- **Record set**:

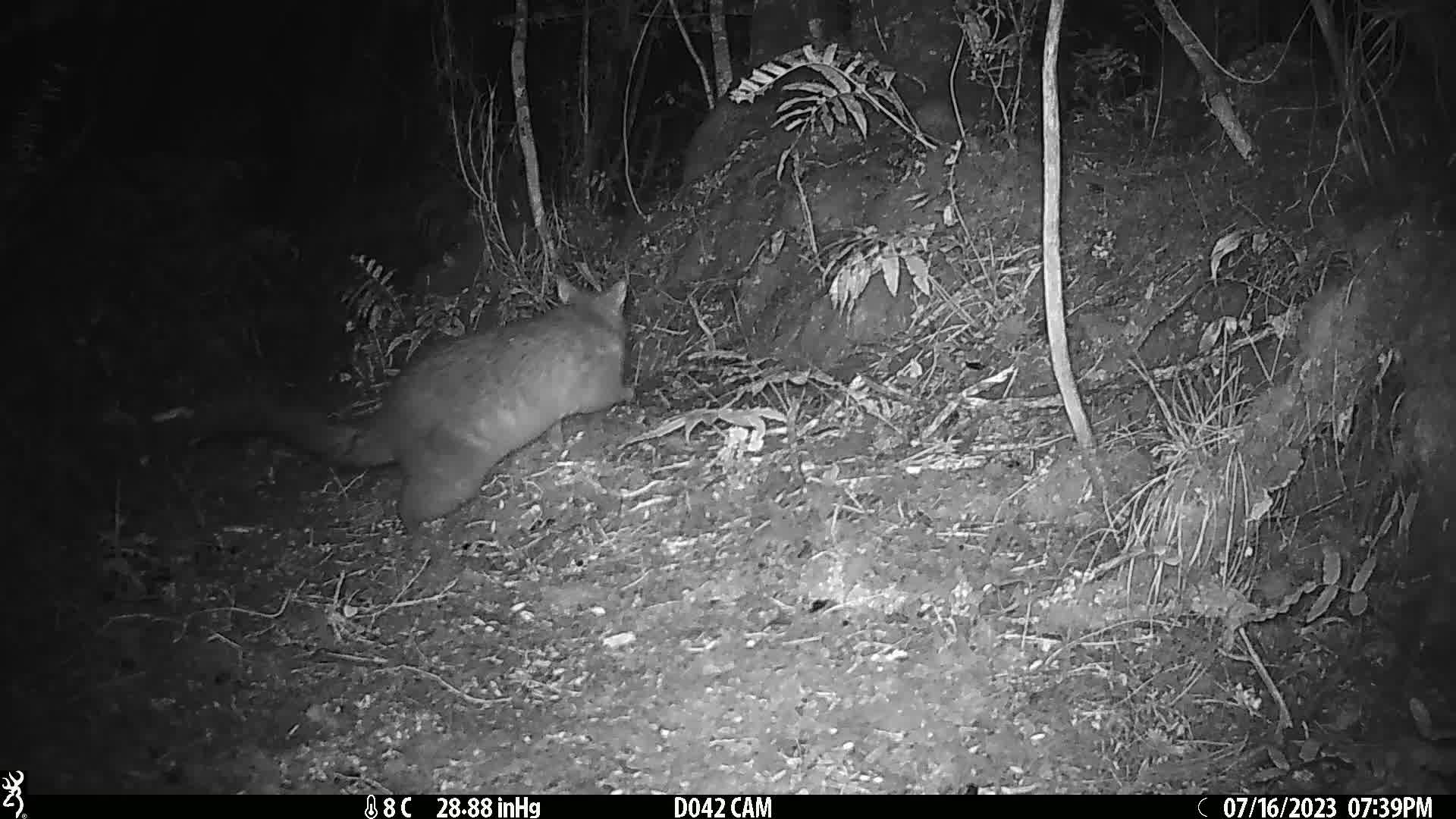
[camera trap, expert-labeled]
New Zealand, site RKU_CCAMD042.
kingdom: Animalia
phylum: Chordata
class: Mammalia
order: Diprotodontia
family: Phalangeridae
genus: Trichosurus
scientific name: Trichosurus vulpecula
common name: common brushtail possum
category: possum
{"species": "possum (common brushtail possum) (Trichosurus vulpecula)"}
==
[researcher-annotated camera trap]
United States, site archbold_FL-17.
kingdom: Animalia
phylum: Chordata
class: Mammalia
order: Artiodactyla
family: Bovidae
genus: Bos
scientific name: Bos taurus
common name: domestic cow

- **Instructions to follow**:
Print exactly the lines above, between the one holding "[researcher-annotated camera trap]" and the one holding "common name: domestic cow", inclusive, and nothing besides.

- **Problem solution**:
[researcher-annotated camera trap]
United States, site archbold_FL-17.
kingdom: Animalia
phylum: Chordata
class: Mammalia
order: Artiodactyla
family: Bovidae
genus: Bos
scientific name: Bos taurus
common name: domestic cow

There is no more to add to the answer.